Trump Is the Only America First Candidate on
Russia-Ukraine War

Tucker Carlson recently surveyed prospective Republican presidential candidates about their views on the Russia-Ukraine conflict. Respondents included declared and undeclared candidates such as Donald Trump, Ron DeSantis, Nikki Haley, Mike Pence, Mike Pompeo, Vivek Ramaswamy, and a few others. Their answers covered the gamut of possible foreign policy outlooks, ranging from noninterventionism and a kind of modern-day pragmatism to complete revanchist, Bushite neoconservatism.

The diversity of responses is what one might expect from a deeply fractured party with a bustling populist wing—the latter’s tenacity being testimony to MAGA’s enduring prominence within the GOP. 

Underscoring MAGA’s prominence are the responses from Trump and DeSantis, who are the leading contenders going into the 2024 presidential primaries. Each man submitted a response that appeared to buck the Washington consensus, which has been overwhelmingly supportive of providing crucial military hardware and virtually unlimited financial support to Ukraine, even to the point of deepening our already pervasive economic woes and crippling the international supply chain. 

In short, Washington’s uniparty consensus has internalized the precept that the Ukrainian war is a war of apocalyptic significance, and therefore, the end goal—ousting Vladimir Putin and wholesale regime change in Russia—is apparently justified by any means whatsoever.

So, it’s no surprise that many Republicans submitted run-of-the-mill talking points, echoing the received wisdom of the so-called military industrial complex or “Washington blob.” These statements were replete with Cold War-era buzzwords like “the Reagan doctrine” and countless comparisons of modern Russia with old the Soviet Union. 

There was, of course, no shortage of moralistic lecturing on behalf of preserving the “rules-based global order,” an order that allows “no room for Putin apologists in the Republican Party,” as Mike Pence intoned with the indignation of a 1980s televangelist. Though Pence’s statement went the furthest in denouncing Putin, other candidates, from Chris Christie and Kristi Noem to Vivek Ramaswamy, similarly inveighed to varying degrees against “Russia’s aggression” and Putin’s “tyranny,” signaling a frame of reference still rooted in the Cold War.
-=-=-
#### Task a:
Translate this sentence from the article on Republican candidates and the Russia-Ukraine war into Spanish: "Tucker Carlson recently surveyed prospective Republican presidential candidates about their views on the Russia-Ukraine conflict."
The article above and the listing after it come from unrelated sources.
-=-=-
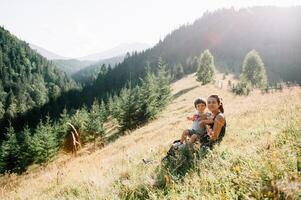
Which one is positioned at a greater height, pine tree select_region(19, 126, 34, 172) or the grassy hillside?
the grassy hillside

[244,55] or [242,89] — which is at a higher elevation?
[244,55]

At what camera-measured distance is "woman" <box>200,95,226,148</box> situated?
24.1 feet

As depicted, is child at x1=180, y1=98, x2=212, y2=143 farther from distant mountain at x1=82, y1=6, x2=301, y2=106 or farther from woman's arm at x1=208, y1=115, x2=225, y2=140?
distant mountain at x1=82, y1=6, x2=301, y2=106

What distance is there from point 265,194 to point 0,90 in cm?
17313

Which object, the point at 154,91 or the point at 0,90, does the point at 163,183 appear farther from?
the point at 0,90

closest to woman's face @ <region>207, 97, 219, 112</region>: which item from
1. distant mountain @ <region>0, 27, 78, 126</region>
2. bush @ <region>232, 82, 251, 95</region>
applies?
bush @ <region>232, 82, 251, 95</region>

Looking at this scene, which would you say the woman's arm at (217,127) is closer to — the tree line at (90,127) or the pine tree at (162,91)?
the tree line at (90,127)

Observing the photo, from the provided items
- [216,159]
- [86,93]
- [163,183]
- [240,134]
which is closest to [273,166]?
[216,159]

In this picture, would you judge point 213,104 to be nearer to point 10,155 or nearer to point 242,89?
point 242,89

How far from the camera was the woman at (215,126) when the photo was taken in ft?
24.1

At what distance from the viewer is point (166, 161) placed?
707cm

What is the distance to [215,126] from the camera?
24.5 ft

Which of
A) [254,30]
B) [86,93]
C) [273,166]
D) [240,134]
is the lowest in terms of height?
[86,93]

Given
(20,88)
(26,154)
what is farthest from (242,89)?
(20,88)
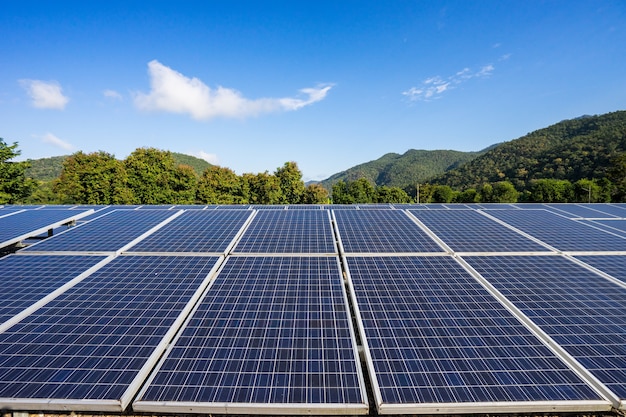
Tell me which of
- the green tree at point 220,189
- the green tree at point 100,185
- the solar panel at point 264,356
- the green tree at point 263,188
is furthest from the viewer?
the green tree at point 263,188

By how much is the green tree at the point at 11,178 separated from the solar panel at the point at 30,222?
107 ft

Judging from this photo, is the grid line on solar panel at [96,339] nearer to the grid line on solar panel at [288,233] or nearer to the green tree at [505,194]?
the grid line on solar panel at [288,233]

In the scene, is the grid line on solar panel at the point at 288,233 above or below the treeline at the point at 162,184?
below

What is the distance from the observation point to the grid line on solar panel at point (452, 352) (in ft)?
16.8

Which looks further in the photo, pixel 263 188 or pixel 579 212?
pixel 263 188

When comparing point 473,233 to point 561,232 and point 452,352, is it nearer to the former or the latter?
point 561,232

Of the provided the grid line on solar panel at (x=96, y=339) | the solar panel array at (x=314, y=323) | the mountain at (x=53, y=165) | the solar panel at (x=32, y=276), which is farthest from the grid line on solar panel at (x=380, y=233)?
the mountain at (x=53, y=165)

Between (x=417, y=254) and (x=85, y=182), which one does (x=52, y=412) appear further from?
(x=85, y=182)

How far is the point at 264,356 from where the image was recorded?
5.93 meters

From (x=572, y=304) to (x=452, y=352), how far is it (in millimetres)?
4623

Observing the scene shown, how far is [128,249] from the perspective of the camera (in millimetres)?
10867

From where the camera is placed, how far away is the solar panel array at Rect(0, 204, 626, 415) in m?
5.18

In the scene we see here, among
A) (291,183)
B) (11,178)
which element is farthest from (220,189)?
(11,178)

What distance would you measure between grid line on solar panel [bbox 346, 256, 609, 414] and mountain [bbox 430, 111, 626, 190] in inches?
3722
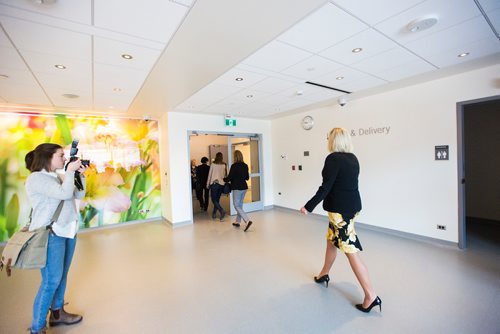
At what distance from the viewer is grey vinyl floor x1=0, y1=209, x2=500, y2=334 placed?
203 cm

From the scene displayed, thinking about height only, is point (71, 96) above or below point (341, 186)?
above

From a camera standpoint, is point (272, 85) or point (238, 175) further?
point (238, 175)

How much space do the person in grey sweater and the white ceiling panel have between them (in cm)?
330

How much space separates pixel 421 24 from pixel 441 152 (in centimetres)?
236

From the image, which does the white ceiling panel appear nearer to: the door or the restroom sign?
the restroom sign

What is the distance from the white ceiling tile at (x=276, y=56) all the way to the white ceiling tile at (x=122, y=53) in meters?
1.07

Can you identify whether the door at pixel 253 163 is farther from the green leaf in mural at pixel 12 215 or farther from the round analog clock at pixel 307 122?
the green leaf in mural at pixel 12 215

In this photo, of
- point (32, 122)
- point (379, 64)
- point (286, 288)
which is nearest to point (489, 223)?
point (379, 64)

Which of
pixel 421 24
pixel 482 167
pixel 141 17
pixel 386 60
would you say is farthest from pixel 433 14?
pixel 482 167

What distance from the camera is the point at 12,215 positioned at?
448cm

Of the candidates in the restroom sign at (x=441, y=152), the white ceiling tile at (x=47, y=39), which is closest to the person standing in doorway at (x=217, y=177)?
the white ceiling tile at (x=47, y=39)

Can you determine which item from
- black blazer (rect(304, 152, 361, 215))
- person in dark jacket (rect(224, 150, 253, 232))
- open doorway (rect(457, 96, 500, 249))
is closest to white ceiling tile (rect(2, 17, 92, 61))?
black blazer (rect(304, 152, 361, 215))

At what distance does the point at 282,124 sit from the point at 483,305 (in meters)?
5.05

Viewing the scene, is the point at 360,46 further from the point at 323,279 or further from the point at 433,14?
the point at 323,279
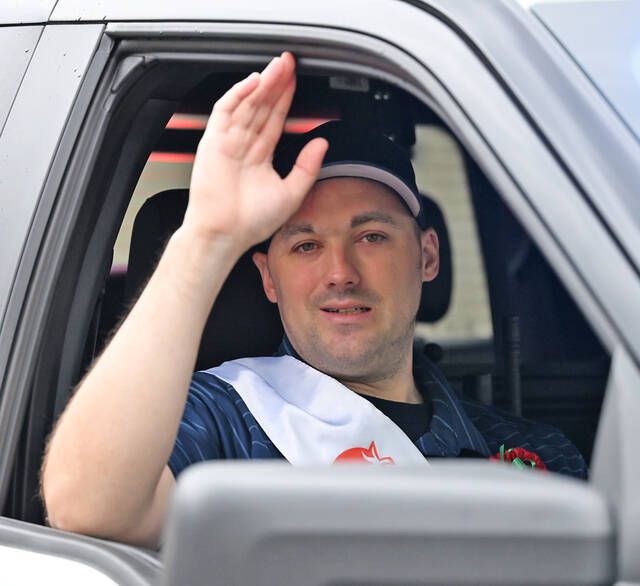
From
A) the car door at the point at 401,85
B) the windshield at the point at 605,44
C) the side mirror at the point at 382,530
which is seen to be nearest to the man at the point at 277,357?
the car door at the point at 401,85

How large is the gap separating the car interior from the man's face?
20cm

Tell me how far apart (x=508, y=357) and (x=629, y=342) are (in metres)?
2.09

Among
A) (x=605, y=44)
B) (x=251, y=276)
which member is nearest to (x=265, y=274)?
(x=251, y=276)

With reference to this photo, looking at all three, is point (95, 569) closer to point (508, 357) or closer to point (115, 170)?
point (115, 170)

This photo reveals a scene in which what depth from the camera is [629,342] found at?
1317mm

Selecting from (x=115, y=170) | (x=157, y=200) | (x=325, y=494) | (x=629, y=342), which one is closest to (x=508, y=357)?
(x=157, y=200)

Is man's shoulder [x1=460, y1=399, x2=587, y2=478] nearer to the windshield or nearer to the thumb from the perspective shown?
the thumb

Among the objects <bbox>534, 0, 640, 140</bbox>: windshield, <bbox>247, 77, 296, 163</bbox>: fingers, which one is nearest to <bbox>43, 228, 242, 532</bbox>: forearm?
<bbox>247, 77, 296, 163</bbox>: fingers

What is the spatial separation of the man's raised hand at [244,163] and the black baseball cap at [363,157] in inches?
22.3

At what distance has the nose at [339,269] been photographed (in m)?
2.40

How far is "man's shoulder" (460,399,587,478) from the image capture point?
8.71 feet

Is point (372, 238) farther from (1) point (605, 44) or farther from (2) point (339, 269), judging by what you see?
(1) point (605, 44)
-=-=-
#### Task b:
Tally the lines of the listing that contain the string "appear" with case counting, and reply with the number alone.

#### Complete response a:
Tucker Carlson encuestó recientemente a posibles candidatos presidenciales republicanos sobre sus opiniones acerca del conflicto entre Rusia y Ucrania.

#### Complete response b:
3